AML Spotlight on international arbitration – International arbitration provides a very tempting proposition for organised criminals seeking an apparently legitimate cover for moving large amounts of criminally obtained money from one jurisdiction to another.
The laundering methodology behind the use of arbitration, as with litigation, is that criminally sourced funds are placed in what appears to be a legitimate business. A dispute is then created with another front business or individual to justify the payment of funds between the parties.
To add further legitimacy the criminals will seek to pass the funds through the lawyers’ client account on both sides of the dispute.
While the dispute could be about a debt relating to supplies, the reality is that any dispute could be created relating to a contract where the result sought is damages or the transfer of money or assets, such as shares.

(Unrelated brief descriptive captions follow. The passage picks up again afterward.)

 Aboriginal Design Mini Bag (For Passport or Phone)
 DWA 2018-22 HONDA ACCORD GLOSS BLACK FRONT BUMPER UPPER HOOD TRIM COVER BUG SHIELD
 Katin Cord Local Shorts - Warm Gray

Arbitration may be more attractive than litigation for criminals as the documents are not put on the public record and all hearings are in private.
Warning signs
As with litigation, it can be difficult to spot the difference between legitimate arbitration on the one hand, and sham arbitration being conducted for the purpose of money laundering on the other. Some warning signs to be alert to are:
the dispute is very one sided. If the issues being raised in the dispute are covered by clear terms in the contract and settled law, and seem to lead to the very obvious conclusion that one side should win; ask yourself why the parties are incurring legal fees to deal with the matter.
lack of documentation. If there is a lack of contemporaneous documentation which will evidence the background to the dispute, or the client is unwilling to provide you with such information, then there is an increased risk that the dispute is fabricated.

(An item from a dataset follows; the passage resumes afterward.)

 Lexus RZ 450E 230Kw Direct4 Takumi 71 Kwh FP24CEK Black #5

lack of activity on the part of the business.
While some criminals will go to the effort of setting up and running a real business as a front for criminal activity; businesses which are actually operating often need to register for tax, file accounts, and could be subject to inspection by trading standards or other regulators. As such, shelf companies or other dormant front business can be preferred laundering vehicles for criminals. Consider whether the businesses on either side of the dispute have the type of web presence, directory or registry listings and accounts that you would expect to see for the type of business they purport to be.
But arbitration is not money laundering
Arbitration, like litigation, is not covered by the Money Laundering Regulations 2007. As such the collection of client due diligence information is not required by law. However, that does not preclude firms making enquiries about the identity of the business and its owners for the purposes of really understanding their client’s needs and circumstances, as well as preventing money laundering or other types of crime.

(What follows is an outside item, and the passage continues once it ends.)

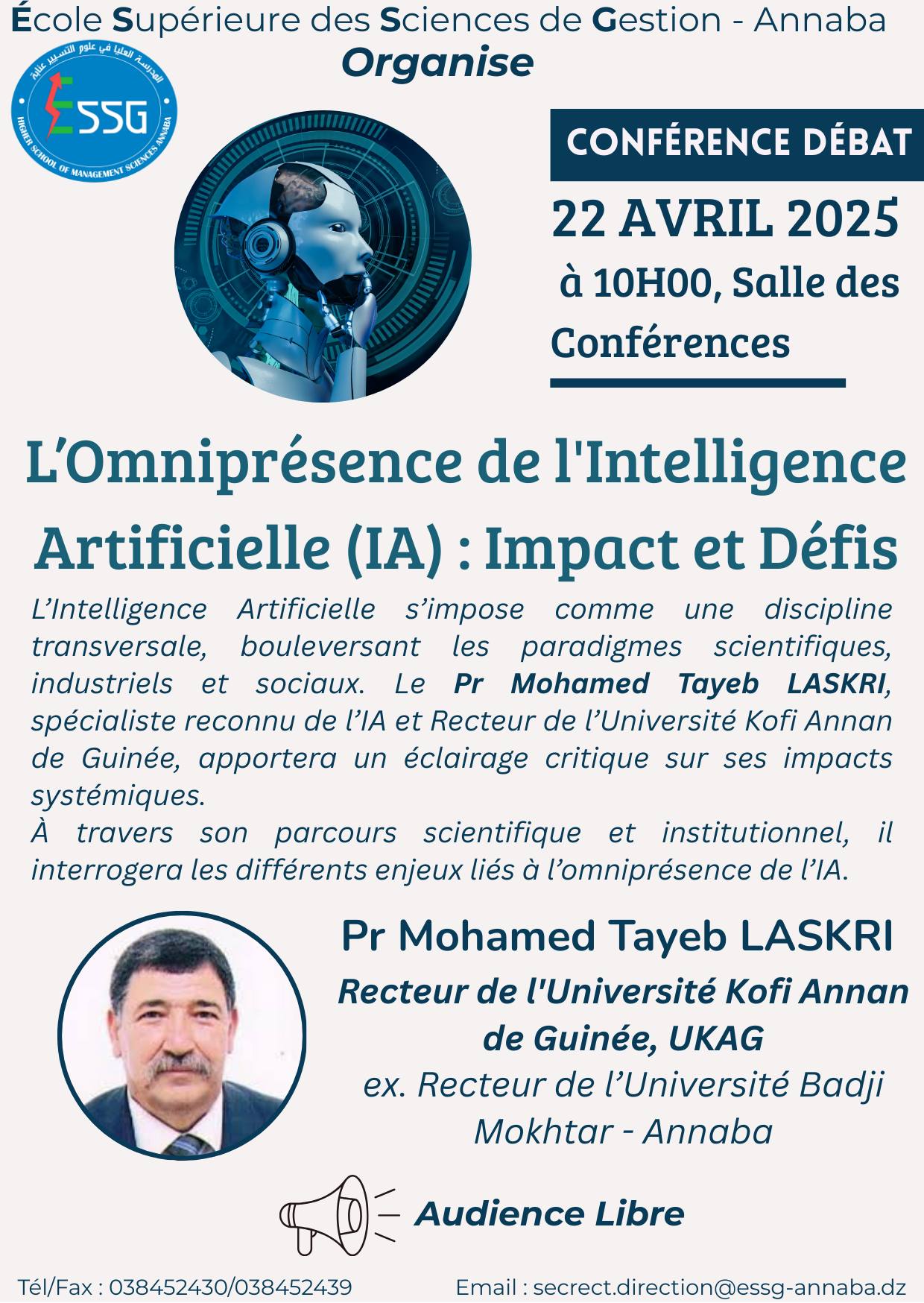 Read more about the article Debate conference April 22, 2025 at 10:00 a.m., conference rooms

Following the decision of Bowman v Fels [2005] EWCA Civ 226, genuine litigation and genuine arbitration will not amount to an arrangement for the purposes of s328 of the Proceeds of Crime Act. However, sham arbitration will still be money laundering.
If a lawyer, or even the arbitrator, suspect that they are concerned in sham arbitration which involves the proceeds of crime, they will need to consider the principal money laundering offences. They will either need consent to be able to proceed and obtain a defense to money laundering. Or, having considered their relevant ethical obligations, they will need to cease acting.
If the firm’s MLRO suspects that the firm is concerned in sham arbitration which involves the proceeds of crime, they will need to consider the failure to report offence under s332 of the Proceeds of Crime Act.
Before making a report under either set of provisions, you will need to consider whether the information which led to the suspicion of money laundering is privileged. In the case of sham arbitration, the crime/fraud exemption may act to remove the privilege; although you will need strong prima facie evidence that you are being involved in a crime, rather than a mere suspicion.
The international angle
Arbitration may take place anywhere around the world. If, however, there is an aspect of your involvement in the arbitration which takes place in the UK, then it is likely that the principal offences and the reporting obligations under the Proceeds of Crime Act will still apply.
Further, while some countries may not have specific reporting obligations for lawyers, most have the principal money laundering offences, which a lawyer will be subject to if they proceed with sham arbitration abroad involving criminal property.